Find the length of $\{z \in \mathbb C: |z-1|+|z+1|=4\}$

Question

Find the length of $\{z \in \mathbb C: |z-1|+|z+1|=4\}$.

If we could write $z=x+iy$, then this is an ellipse of the form $$\frac{x^2}{4}+\frac{y^2}{3}=1$$ So $x=2\cos t, y=\sqrt{3}\sin t$, so the path is $$\gamma(t)=2\cos t+i\sqrt{3}\sin t, t \in [0, 2\pi]$$ Thus, the primeter of the ellipse is $$\begin{aligned} \int^{2\pi}_0|\gamma'(t)|dt & =\int^{2\pi}_0|-2\sin t +i\sqrt{3}\cos t|dt\\ & =\int^{2\pi}_0 \sqrt{4\sin^2t+3\cos^2t}dt\\ & =\int^{2\pi}_0\sqrt{3+\sin^2t}dt \end{aligned}$$ Any help with how to go any further?

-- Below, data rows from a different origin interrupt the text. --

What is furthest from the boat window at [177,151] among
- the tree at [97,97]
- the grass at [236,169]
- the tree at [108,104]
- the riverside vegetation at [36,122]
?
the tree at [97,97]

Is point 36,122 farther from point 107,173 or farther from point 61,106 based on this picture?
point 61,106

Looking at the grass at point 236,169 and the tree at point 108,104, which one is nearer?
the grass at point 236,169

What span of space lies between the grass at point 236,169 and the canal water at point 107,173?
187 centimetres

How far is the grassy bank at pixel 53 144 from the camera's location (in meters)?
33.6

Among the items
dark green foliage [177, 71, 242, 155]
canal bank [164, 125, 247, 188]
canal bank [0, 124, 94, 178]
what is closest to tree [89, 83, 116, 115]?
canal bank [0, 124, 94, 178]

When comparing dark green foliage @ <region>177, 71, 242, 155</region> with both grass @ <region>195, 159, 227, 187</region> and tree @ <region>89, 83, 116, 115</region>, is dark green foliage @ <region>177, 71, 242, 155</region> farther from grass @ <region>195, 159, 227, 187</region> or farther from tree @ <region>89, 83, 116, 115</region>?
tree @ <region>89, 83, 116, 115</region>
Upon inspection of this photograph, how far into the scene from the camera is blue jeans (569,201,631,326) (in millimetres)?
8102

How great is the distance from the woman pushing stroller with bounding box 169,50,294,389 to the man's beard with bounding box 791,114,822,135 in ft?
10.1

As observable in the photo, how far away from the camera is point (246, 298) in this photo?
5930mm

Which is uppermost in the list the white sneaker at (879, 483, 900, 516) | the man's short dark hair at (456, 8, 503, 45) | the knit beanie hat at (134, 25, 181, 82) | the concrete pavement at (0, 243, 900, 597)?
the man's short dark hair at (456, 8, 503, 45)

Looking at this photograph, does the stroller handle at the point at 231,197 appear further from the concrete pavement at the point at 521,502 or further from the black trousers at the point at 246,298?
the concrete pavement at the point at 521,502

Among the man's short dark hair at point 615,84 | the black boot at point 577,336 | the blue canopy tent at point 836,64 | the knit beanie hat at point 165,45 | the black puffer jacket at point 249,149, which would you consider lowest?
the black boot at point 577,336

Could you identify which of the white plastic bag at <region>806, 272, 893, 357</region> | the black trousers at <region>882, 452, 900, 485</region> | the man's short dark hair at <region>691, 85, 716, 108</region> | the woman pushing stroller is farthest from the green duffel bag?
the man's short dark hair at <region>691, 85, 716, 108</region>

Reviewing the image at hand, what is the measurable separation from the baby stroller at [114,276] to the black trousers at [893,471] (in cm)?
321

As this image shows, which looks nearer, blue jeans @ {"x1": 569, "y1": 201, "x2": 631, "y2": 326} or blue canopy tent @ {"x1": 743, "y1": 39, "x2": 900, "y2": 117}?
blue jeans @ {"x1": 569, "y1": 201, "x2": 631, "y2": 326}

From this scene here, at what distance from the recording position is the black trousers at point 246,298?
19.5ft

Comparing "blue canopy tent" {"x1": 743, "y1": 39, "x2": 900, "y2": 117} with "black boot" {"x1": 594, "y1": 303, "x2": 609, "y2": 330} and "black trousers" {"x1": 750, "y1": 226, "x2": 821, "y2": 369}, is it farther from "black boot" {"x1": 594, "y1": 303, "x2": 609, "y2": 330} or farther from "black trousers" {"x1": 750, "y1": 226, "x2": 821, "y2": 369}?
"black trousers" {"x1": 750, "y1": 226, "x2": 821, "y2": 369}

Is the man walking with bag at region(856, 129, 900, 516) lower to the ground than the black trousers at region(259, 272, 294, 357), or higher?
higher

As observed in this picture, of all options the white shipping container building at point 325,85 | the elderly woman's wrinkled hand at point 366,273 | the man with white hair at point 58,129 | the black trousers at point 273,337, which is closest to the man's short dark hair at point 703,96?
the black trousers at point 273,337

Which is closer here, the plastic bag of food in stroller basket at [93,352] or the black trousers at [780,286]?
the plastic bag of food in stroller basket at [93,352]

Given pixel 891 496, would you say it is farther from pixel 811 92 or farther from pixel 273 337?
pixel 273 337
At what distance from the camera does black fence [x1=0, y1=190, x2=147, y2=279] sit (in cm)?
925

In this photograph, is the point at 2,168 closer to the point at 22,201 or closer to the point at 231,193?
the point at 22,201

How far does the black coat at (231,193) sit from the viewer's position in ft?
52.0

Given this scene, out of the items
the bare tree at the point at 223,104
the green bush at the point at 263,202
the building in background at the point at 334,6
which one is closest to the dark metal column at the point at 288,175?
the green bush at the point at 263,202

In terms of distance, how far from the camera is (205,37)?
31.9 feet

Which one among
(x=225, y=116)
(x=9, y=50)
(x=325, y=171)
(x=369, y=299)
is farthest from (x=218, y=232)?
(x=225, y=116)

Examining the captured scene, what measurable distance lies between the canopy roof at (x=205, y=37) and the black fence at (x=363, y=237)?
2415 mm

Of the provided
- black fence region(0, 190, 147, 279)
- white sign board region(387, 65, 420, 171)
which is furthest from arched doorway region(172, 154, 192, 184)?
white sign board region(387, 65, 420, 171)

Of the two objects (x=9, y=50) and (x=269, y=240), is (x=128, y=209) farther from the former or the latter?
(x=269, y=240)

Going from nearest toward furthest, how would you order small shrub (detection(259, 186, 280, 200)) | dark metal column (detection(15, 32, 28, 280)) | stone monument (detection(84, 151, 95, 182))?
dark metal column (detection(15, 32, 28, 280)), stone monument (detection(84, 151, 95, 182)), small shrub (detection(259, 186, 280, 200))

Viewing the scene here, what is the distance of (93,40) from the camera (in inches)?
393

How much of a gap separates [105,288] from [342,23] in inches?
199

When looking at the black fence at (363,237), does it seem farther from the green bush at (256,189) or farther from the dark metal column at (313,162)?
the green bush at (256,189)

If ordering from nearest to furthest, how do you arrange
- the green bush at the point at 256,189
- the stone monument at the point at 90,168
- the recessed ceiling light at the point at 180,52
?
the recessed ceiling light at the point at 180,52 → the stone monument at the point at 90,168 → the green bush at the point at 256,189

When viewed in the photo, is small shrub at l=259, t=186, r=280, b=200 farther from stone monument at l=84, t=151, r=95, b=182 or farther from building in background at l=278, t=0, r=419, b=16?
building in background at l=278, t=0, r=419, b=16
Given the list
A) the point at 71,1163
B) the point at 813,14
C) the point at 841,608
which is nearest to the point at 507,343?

Thanks~

Answer 1

In a previous post I give the solution for the arc length of an ellipse in the complex plane, e.g.,

$$ z=a\cos t+ib\sin t,\quad t\in[0,2\pi]\\ s=\int |\dot z|~dt $$

The solution can be expressed in terms of the comple elliptic integral of the second kind or the Gauss hypergeometric function as follows:

$$ \begin{align} s &=\int_0^{2\pi}b\sqrt{A\sin^2\theta+1}~d\theta,\quad A=\left(\frac{a^2-b^2}{b^2}\right)\\ \\ &=4b\text{E}(-A)=4b\frac{\pi}{2}~ _2\text{F}_1\left(-\frac 12,\frac 12;1;-A \right) \end{align} $$

For $a=2$ and $b=\sqrt{3}$, we find that $s\approx11.7397$.